Hili ni gari ambalo kwalo twaweza kusafirisha mazao.
This is the vehicle by which we can transport the crops.

Vitabu ni zana ambazo kwazo twaipatia elimu. Books are tools by which we get an education.

70

There are three types of adverbial relatives:

1. PO, referring to TIME: T

2. PO, KO, MO, referring to PLACE, or LOCATION: L

3. VYO, referring to MANNER: M

Any of the relative constructions discussed in paragraphs 66-68 can be used with each of these adverbial relatives, and examples are given with each type below.

A The TIME relative with PO

Ninapotengeneza mkate nahitaji unge.
When I make bread I need flour.

Ninapokula mayai natia chumvi.
When I eat eggs, I put on salt.

Tulipokwenda Mikumi tuliona wanyama wengi.
When we went to Mikumi we saw many animals

Watakapopumzika watakwenda Dar es Salaam.
When they will rest they will go to Dar es Salaam.

The PO relative is sometimes used with KILA for "every time" or "whenever":

Kila anapokwenda mjini anakutana na mtu yule.
Every time he goes to town he meets that person

Kila niendapo dukani nakuta limefungwa.
Whenever I go to the shop I find it closed.

Walimapo shamba hutumia trekta.
When they cultivate the farm they use the tractor.

B The LOCATION relatives: PO, KO, MO

Hapa ndipo panapofanyika mkutano kila mwezi.
This is the very place where a meeting is held each month.

Nje ya nyumba tulipokutana juzi palikuwa na watu wengi.
Outside the house where we met day before yesterday there were many people.

Katikati ndipo patakapochimbwa kisima.
In the center, that is where the well will be dug.

Twende kwetu kunakopendeza zaidi!
Let's go to our place where it is nicer!

Nchini nilikotoka kuna viwanda vingi.
In the country from where I come there are many factories.

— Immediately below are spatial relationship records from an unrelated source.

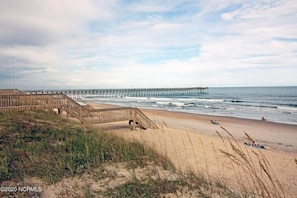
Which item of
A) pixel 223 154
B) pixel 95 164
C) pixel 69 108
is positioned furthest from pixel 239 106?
pixel 95 164

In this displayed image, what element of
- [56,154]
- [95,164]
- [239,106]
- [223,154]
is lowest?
[239,106]

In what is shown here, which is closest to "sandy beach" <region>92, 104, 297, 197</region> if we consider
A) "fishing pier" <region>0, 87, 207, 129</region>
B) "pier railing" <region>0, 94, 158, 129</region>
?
"fishing pier" <region>0, 87, 207, 129</region>

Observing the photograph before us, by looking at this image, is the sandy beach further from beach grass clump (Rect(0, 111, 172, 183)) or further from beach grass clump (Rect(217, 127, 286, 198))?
beach grass clump (Rect(0, 111, 172, 183))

Huko ndiko kutakakotakiwa usefi zaidi, kesho.
That is where more cleanliness will be required tomorrow.

Humo shimoni ndimo anamoishi nyoka.
There in the pit that is where the snake lives.

Hapa ndipo tukaapo.
This is where we live.

Kote tuendako twasikia sifa ya mtu yule.
Wherever we go we hear the reputation of that person.

Walituonyesha mahali ambapo watajenga hospitali mpya.
They showed us the place where they will build the new hospital.

Tulipiga hema mlimani ambako kulikuwa na vichaka vichaka.
We pitched our tent on the mountain where there was an area of brushwood.

Amenunua sanduku ambamo ataweka nguo zake.
She has bought a suitcase where she will put her clothes.

C Relative of MANNER: VYO is used as the relative particle referring to manner or likeness, and its English equivalent (how, as) varies, depending on the context.

Unionyeshe unavyolima.
Show me how you cultivate (i.e. the manner in which you do it).

Tazama ninavyofanya kazi.
Look at how I do the job.

Nilivyosikia atafika jioni.
As I haard it, she will arrive in the evening.

Wanavyofanya kazi kwa bidii watamaliza mapema.
As hard as they work, they will finish early.

Frequently words like kama, jinsi, kadiri are used with this relative

Unionyeshe jinsi unavyolima. Also: Unionyeshe jinsi ambavyo unalima.
Show me how you cultivate.

Kama nilivyosikia, atafika jioni.
As I heard it, she will arrive in the evening.

Fanya kama unavyspenda. Or: Fanya upendavyo.
Do as you like.

Draw as much water as you can.

Atupe mkuki mbali awezavyo.
Let him throw the spear as far as he can.

Nitasafisha vizuri niwezavyo.
I will clean as well as I can.

Notice this comparison of degrees: "the deeper...the more..."

Kadiri shimo litakavyokuwa refu ndivyo gesi nyingi zaidi itakavyopatikana.
The deeper the pit will be, the more gas will be available.